▸ TEXT PASSAGE
BEGIN
We saw my local GP/oncologist this morning. These meetings are always interesting. I’ve been off chemo for a month and I’ll be off again for another month so that we can more properly assess how I react while not on the chemo meds. I’m also off hydromorphone (opioid), having gone through the nasty process of withdrawal over the past few days. I’ve never taken a very high dose of it, but I have been on it a long time. That makes it a bit of a challenge to stop taking it. I’ve also cut way back on gabapentin, which is a drug initially used for epilepsy, but has been used for all kinds of ailments since (maybe overused). I really have no idea how it’s affecting me because I have had such a mix of medications over the past couple of years that there’s no way I can tell what med is having what effect. It’s supposed to help with my peripheral neuropathy. Maybe it is. Maybe it isn’t. I really don’t know. It’s just a bit confusing and frustrating. 

I was in the Cancer Care Centre at the hospital this morning, as I said, to meet my GP/oncologist, and I saw a few of the usual suspects getting treatment. There was an older woman (probably a bit older than me) getting an infusion in Chair #4. I’ve seen her a number of times before. This time she was with her husband (I presume) who sat in a chair beside her. We nodded to each other. A young woman came by us as we waited to see the doctor. She was in Chair #3 I think. She was dragging her IV pole along beside her as she made her way to the bathroom close by, something I’ve done many times. IV poles, with bags of meds hanging from them with a line entering the arm somewhere, are on casters but they still rattle away as they are dragged along. I thought to myself: “This is my life. I share it with people I don’t know and some I do know, people who share my struggle to one extent or other. What we share is cancer.” But we also share the care and love that the staff gives us. Notwithstanding, every one of us will die. We may survive a year, two, ten, or twenty, but we must die. I’m not complaining about that. It is what it is.
END
▸ WHAT TO WORK ON
Please carry on the journal entry about the visit to the Cancer Care Centre above, picking up right after its final sentence.

▸ EXTRACTED INFORMATION
BEGIN
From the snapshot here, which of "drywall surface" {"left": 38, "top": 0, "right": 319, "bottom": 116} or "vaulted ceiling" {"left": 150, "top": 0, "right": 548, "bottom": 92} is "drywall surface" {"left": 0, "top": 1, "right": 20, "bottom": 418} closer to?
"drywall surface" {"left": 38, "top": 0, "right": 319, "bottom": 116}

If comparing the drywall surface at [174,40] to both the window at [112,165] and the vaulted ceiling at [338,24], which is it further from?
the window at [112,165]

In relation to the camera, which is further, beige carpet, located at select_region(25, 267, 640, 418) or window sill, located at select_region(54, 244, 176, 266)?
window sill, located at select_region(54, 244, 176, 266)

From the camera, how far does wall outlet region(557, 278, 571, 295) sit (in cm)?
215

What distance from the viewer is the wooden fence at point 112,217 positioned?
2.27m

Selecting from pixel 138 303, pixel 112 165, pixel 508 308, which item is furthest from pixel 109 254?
END
▸ EXERCISE RESULT
I’ve spent a good part of my life studying life and death. I’m a sociologist, but I’ve not contained myself within that discipline. I’ve struggled to see the big picture of life on this planet and how life cannot exist without death. I know it’s something I’ve brought up before, but it’s always on my mind. 

We’re coming on to spring. My favourite season. Plants spring up everywhere. They count on the decay from previous years to fuel their growth. Life is not a cycle. It’s more like a spiral, with an inevitable end. To think of the seasons as cyclical is a mistake, a comforting mistake, I guess. I’m thinking we have a built-in biological aversion to death. From what I’ve observed, we share that aversion with most other animals. Life is the big draw, death and disease are the ultimate enemy. Our whole culture is built on that false premise. Silly us. 

This spring for me is not like the spring of my tenth year, nor of my fortieth year. I’m hoping this is not my last spring. I’m thinking it won’t be, but the future is promised to no one.